-- BEGIN SELECTION --

In the mid-1960s, The Moody Blues released a series of experimental concept albums that defined psychedelic art rock. For their sixth album the group needed a new batch of songs that could be performed live more easily, so they sought to streamline their sound and get “back to basics” on 1970’s A Question of Balance. But “back to basics” is a relative term for The Moodies, who the year before had released a concept album about the moon landing called To Our Children’s Children’s Children. Considering that Children’s was the latest in a series that had started with the classic Days of Future Passed (1967), it was unlikely that the band would somehow pivot to Let It Bleed overnight.
But A Question of Balance was nonetheless a radical departure for The Moody Blues, and it is a deeply satisfying listening experience that focuses on top-notch songwriting and tight performances. The patented studio psychedelia of The Moodies and producer Tony Clarke is certainly present but considerably restrained, adding the perfect amount of depth and color to enhance the band’s performances without overpowering them. Lyrically the album continues to explore dramatic territory, with all five band members offering rich social commentary about the plight of mankind and the universe. Many of these themes are frighteningly relevant 47 years later, but there are also glimmers of hope and a good amount of soul-searching and introspection.
The album kicks off with “Question,” a magnificent Justin Hayward composition that veers from pounding rocker to tender ballad and back again. With a driving rhythm track — astonishingly nailed by the band in a single take — and a soaring orchestral arrangement, this song has become one of The Moodies’ most popular tunes and sets the tone for the album as a whole: epic and grand in its scope, but also efficient and engaging. Tracks like “Tortoise and the Hare,” “Dawning Is The Day,” and “Don’t You Feel Small” are steered by a tough Moodies rhythm section fueled by the orchestral/mellotron wind in their sails.

-- END SELECTION --
-- BEGIN ENTRIES SHOWN --

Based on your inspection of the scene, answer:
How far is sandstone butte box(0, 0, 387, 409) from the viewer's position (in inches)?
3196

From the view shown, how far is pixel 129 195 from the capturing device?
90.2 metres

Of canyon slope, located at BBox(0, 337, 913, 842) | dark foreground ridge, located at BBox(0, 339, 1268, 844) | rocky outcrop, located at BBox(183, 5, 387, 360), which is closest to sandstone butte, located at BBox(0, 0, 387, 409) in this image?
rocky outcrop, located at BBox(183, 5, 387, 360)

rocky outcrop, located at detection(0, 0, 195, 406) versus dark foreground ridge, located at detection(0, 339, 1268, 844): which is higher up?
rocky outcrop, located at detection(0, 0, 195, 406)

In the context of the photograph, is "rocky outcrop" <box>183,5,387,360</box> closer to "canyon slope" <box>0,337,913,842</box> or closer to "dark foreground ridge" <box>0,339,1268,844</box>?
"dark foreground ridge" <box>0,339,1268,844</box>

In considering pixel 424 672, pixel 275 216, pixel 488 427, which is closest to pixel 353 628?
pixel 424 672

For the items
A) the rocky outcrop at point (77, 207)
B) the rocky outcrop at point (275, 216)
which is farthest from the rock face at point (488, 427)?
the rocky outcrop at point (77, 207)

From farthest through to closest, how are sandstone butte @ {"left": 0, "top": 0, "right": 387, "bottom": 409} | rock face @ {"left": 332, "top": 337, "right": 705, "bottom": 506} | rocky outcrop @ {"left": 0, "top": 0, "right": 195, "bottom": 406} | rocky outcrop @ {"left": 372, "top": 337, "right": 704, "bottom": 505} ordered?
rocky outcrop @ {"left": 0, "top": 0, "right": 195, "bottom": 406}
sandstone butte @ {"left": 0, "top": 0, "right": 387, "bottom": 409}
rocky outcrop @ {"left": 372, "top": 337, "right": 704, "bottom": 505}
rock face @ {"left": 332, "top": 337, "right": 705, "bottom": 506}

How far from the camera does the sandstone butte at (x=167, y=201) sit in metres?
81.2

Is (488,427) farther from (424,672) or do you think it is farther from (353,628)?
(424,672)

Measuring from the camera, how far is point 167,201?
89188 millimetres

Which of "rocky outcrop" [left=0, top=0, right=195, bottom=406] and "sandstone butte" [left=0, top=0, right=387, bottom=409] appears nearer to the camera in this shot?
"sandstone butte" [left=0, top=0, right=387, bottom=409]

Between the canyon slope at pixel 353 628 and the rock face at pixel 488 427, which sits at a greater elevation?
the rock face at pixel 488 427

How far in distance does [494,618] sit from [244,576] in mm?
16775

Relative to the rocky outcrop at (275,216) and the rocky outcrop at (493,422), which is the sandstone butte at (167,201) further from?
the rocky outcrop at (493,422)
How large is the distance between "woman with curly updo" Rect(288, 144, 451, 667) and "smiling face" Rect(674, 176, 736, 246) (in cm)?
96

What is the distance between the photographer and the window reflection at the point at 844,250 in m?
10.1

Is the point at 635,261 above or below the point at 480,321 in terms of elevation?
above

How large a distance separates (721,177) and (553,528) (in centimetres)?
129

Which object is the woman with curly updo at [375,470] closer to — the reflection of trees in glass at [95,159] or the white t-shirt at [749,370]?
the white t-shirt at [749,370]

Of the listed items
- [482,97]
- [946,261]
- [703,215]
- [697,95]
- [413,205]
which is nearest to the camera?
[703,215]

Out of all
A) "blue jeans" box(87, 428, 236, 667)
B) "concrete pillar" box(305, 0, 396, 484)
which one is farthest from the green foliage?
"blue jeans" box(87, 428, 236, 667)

-- END ENTRIES SHOWN --

GIVEN EXERCISE
Rewrite the part of the album review that opens with the words containing "In the mid-1960s, The" and closes with "It Bleed overnight.", swapping "moon landing" for "lunar landing". The listing has no role here.

RESULT OF THIS TASK
In the mid-1960s, The Moody Blues released a series of experimental concept albums that defined psychedelic art rock. For their sixth album the group needed a new batch of songs that could be performed live more easily, so they sought to streamline their sound and get “back to basics” on 1970’s A Question of Balance. But “back to basics” is a relative term for The Moodies, who the year before had released a concept album about the lunar landing called To Our Children’s Children’s Children. Considering that Children’s was the latest in a series that had started with the classic Days of Future Passed (1967), it was unlikely that the band would somehow pivot to Let It Bleed overnight.